TorkMuch of what we know about Peter Tork, who died Thursday at 77, is based on the character he was cast for in 1966 on “The Monkees.”

There, he played the dim member, the bassist, with a blissful, childlike look in his eye as the made-for-TV band got into capers each week, even as its songs were overtaking the Beatles at the top of the charts.

But he among the group had been a working musician for years, culled from Greenwich Village folk scene to round out the group in Los Angeles. His background also helped the four as they defied expectations and became a real group of songwriting musicians who forged their own musical direction after the show was dropped after two seasons.

The last time I talked to him, in 2001, he was switching identities between touring in a revived Monkees and heading his own blues band called Shoe Suede Blues, something he’d accomplish with a simple costume change.

“I came out in black pants and shirt, sunglasses and a Panama hat, and some people didn’t know it was me,” he told me. “It’s fun to put on another personality — this Leon Redbone, low-key kind of Tom Waits guy.”

Between playing the Monkees hits and the blues classics, Tork said, “It’s amazing how little they have in common, given they’re both part of the same American music tradition. I suppose it’s as different as John Cage and Kenny G. There’s none of that shuffle in Monkees music, none of those triplets. Even the nominal beat isn’t the same.”

Still, he was playing a handful of Monkees songs when playing the smaller Shoe Suede Blues sets. “I play them as bluesy as I can.”

In that case, he was playing a tiny place in Manchester, Conn., called the Hungry Tiger — not far from where he did a lot of his growing up, in Mansfield, Conn., where his father John Thorkelston was an economics professor at the University of Connecticut.

Born in D.C., Peter Halsten Thorkelston spent time in Detroit, Berlin and Madison before landing in eastern Connecticut.

“It was a grim place to be translated to,” Tork told me. After having lived in Madison, “which probably would have better suited me more.”

Upon graduation from E.O. Smith High School, “I was very happy to get out of Connecticut.”

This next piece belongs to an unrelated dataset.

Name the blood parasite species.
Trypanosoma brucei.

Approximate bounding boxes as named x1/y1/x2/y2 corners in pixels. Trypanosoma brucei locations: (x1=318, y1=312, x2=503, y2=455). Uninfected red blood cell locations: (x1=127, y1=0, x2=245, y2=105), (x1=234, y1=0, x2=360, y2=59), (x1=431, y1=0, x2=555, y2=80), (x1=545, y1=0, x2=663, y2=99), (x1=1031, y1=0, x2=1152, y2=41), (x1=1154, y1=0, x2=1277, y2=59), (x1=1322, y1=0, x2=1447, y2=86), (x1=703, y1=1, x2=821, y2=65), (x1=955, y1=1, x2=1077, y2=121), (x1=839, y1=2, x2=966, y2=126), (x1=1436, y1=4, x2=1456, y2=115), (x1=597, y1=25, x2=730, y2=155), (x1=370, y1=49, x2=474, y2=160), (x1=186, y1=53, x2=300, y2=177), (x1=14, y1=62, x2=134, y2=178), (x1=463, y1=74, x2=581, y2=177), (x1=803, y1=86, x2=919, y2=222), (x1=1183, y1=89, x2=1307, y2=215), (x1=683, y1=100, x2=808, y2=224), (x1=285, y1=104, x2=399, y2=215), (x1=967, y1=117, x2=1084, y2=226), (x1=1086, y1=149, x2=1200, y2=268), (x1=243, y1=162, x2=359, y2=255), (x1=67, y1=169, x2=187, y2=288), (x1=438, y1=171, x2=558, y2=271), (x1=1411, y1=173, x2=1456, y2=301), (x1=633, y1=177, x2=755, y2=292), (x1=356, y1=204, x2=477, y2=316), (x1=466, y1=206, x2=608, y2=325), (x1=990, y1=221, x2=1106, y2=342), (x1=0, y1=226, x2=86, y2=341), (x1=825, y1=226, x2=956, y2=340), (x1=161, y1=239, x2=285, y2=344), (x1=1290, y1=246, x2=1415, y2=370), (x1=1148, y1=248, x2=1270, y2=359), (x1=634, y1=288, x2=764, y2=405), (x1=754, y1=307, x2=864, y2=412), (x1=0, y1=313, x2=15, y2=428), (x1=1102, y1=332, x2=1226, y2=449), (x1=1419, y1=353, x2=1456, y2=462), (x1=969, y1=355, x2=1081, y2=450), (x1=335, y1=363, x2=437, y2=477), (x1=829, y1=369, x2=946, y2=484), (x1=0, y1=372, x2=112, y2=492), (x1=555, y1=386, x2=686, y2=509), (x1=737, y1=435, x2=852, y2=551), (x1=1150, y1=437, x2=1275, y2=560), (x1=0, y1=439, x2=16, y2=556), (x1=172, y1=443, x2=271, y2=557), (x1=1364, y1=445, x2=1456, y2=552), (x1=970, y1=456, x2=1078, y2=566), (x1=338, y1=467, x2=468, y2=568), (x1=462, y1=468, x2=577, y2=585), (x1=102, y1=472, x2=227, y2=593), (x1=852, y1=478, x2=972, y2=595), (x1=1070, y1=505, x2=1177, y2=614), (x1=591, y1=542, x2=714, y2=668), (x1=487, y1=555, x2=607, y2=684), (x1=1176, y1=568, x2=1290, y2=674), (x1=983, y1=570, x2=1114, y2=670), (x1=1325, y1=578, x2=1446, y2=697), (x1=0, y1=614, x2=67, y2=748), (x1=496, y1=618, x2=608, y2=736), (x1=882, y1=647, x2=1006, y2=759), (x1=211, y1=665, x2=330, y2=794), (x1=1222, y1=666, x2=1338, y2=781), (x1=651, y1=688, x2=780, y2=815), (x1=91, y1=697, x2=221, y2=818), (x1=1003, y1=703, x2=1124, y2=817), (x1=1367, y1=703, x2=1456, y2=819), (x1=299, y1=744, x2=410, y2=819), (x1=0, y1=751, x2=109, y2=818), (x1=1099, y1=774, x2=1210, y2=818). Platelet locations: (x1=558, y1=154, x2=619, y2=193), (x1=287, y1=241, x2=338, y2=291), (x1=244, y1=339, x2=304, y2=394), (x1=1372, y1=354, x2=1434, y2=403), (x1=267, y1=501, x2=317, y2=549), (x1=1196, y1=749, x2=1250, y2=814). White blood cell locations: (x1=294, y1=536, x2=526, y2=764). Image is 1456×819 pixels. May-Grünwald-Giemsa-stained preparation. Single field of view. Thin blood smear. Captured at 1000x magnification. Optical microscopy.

After flunking out of Carleton College in Minnesota, he took his guitar and five string banjo to New York’s Greenwich Village, then in the midst of its folk boom.

“I got to be a regular at a club called the Four Winds,” he said. “I’d do a set from 7 p.m. to 4 in the morning.”

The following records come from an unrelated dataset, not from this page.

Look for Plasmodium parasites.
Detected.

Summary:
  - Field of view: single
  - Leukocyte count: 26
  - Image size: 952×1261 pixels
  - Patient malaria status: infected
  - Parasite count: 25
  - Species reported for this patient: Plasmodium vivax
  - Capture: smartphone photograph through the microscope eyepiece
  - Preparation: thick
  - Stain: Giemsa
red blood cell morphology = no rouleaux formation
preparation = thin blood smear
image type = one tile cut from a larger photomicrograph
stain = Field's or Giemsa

Even with such experience, he realized “my particular combination of charms wasn’t going to break open the folk circuit.” He decided to moe west and had been there only a few weeks when his friend Stev Stills encouraged him to try out for a new TV comedy.

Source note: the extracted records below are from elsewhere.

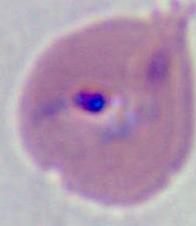

Photomicrograph. A Plasmodium parasite is shown. 400x or 1000x magnification.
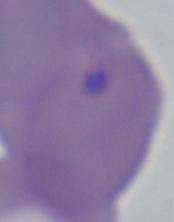
Summary:
  - Magnification: 1000x
  - Identification: Babesia
  - Modality: micrograph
Name the parasite shown.
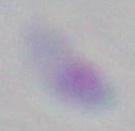
This is Toxoplasma gondii.

magnification = 1000x
modality = photomicrograph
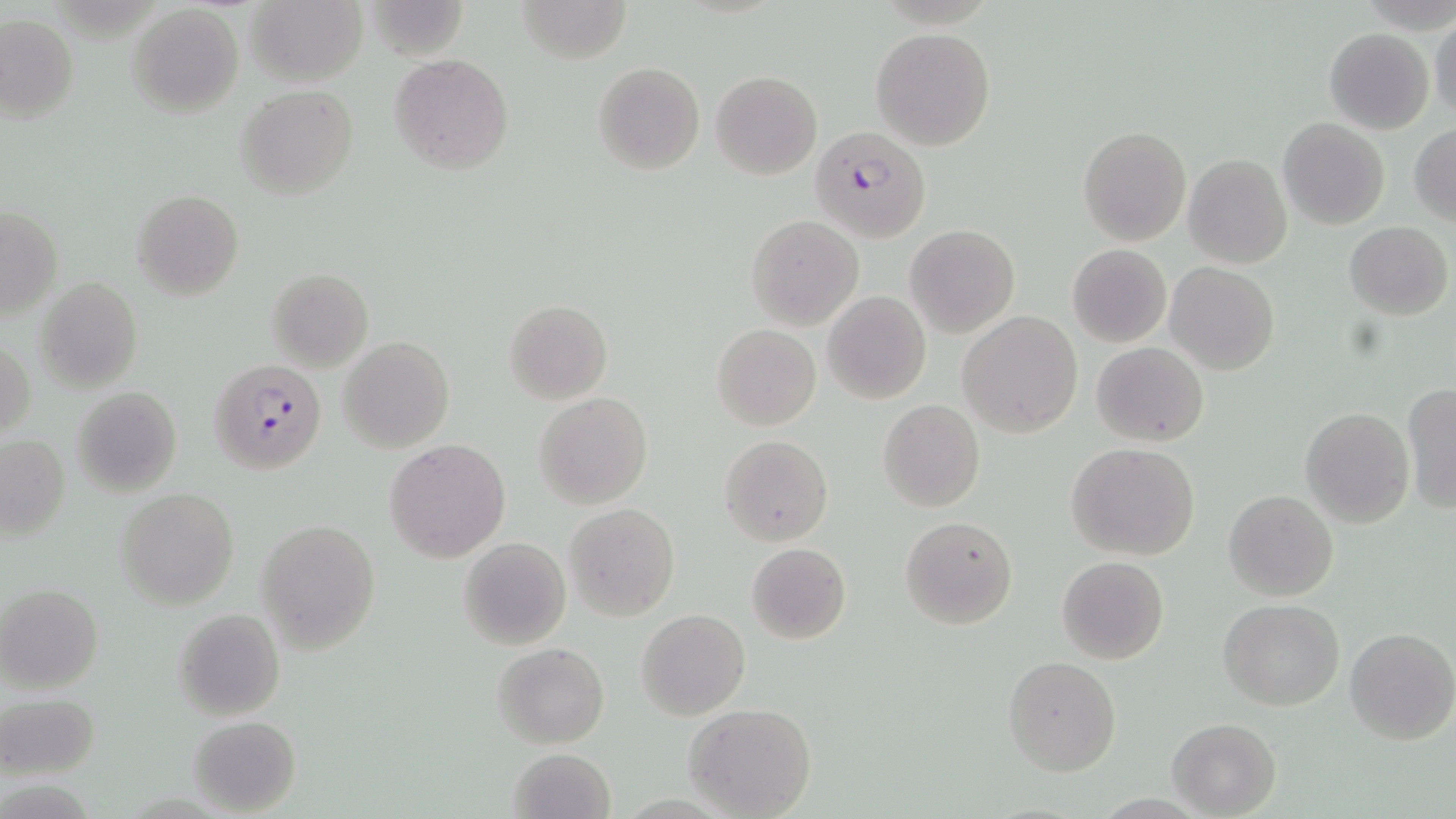

{
  "slide_level_diagnosis": "Plasmodium falciparum",
  "image_size": "1456×819 pixels",
  "modality": "light microscopy",
  "magnification": "1000x",
  "field_of_view": "one of a larger specimen",
  "preparation": "thin blood smear",
  "plasmodium_falciparum_infected_red_blood_cell_locations": "approximate bounding boxes as named x1/y1/x2/y2 corners in pixels: (x1=803, y1=125, x2=931, y2=245), (x1=210, y1=359, x2=326, y2=476)",
  "uninfected_red_blood_cell_locations": "approximate bounding boxes as named x1/y1/x2/y2 corners in pixels: (x1=362, y1=0, x2=468, y2=60), (x1=516, y1=0, x2=633, y2=64), (x1=246, y1=1, x2=366, y2=87), (x1=126, y1=4, x2=244, y2=118), (x1=0, y1=13, x2=79, y2=122), (x1=1429, y1=14, x2=1456, y2=121), (x1=871, y1=27, x2=997, y2=150), (x1=1323, y1=28, x2=1434, y2=134), (x1=389, y1=53, x2=514, y2=173), (x1=593, y1=62, x2=706, y2=175), (x1=710, y1=70, x2=822, y2=180), (x1=235, y1=85, x2=359, y2=198), (x1=1278, y1=118, x2=1390, y2=231), (x1=1409, y1=123, x2=1456, y2=227), (x1=1078, y1=126, x2=1191, y2=245), (x1=1183, y1=154, x2=1293, y2=269), (x1=133, y1=190, x2=243, y2=300), (x1=1, y1=206, x2=63, y2=319), (x1=746, y1=214, x2=864, y2=331), (x1=1343, y1=221, x2=1452, y2=319), (x1=906, y1=224, x2=1019, y2=338), (x1=1066, y1=245, x2=1171, y2=347), (x1=1167, y1=263, x2=1279, y2=374), (x1=267, y1=269, x2=373, y2=372), (x1=33, y1=277, x2=143, y2=392), (x1=823, y1=292, x2=931, y2=406), (x1=504, y1=300, x2=613, y2=404), (x1=957, y1=311, x2=1084, y2=437), (x1=713, y1=324, x2=821, y2=430), (x1=1, y1=336, x2=35, y2=443), (x1=339, y1=337, x2=454, y2=454), (x1=1091, y1=342, x2=1208, y2=447), (x1=1401, y1=383, x2=1456, y2=515), (x1=71, y1=388, x2=182, y2=497), (x1=535, y1=393, x2=652, y2=509), (x1=878, y1=399, x2=986, y2=512), (x1=1300, y1=408, x2=1414, y2=529), (x1=0, y1=434, x2=70, y2=543), (x1=719, y1=435, x2=833, y2=545), (x1=385, y1=439, x2=510, y2=564), (x1=1067, y1=443, x2=1201, y2=562), (x1=114, y1=488, x2=241, y2=611), (x1=1223, y1=489, x2=1339, y2=601), (x1=565, y1=502, x2=680, y2=621), (x1=899, y1=515, x2=1017, y2=629), (x1=256, y1=519, x2=381, y2=653), (x1=458, y1=537, x2=571, y2=650), (x1=746, y1=544, x2=850, y2=643), (x1=1056, y1=556, x2=1169, y2=665), (x1=0, y1=583, x2=104, y2=695), (x1=1218, y1=598, x2=1345, y2=711), (x1=171, y1=608, x2=285, y2=722), (x1=635, y1=609, x2=750, y2=720), (x1=1344, y1=627, x2=1456, y2=746), (x1=493, y1=642, x2=609, y2=748), (x1=1002, y1=655, x2=1121, y2=776), (x1=1, y1=692, x2=102, y2=781), (x1=684, y1=702, x2=818, y2=818), (x1=188, y1=715, x2=300, y2=815), (x1=1166, y1=717, x2=1283, y2=817), (x1=507, y1=747, x2=615, y2=819)",
  "stain": "May-Grünwald-Giemsa"
}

“The Monkees,” Tork said, “have been on my back ever since.”

He was back in Connecticut to perform a decade ago, his first appearance after being diagnosed with cancer months earlier.  The occasion was the 50th anniversary of E.O. Smith High School, at which he included such hits as “I’m a Believer,” “Last Train to Clarksville,” “Daydream Believer” and a version of “(I’m Not Your) Steppin’ Stone” informed by the Sex Pistols cover.

“The people who have ben coming to these shows off and on for a while say, ‘Drop the Monkees songs.’ But for people coming to the show for the first time, I cannot in good conscience deny them a Monkees song,” Tork told me. “I can’t’ imagine going to a Paul McCartney show and him not playing a Beatles song.”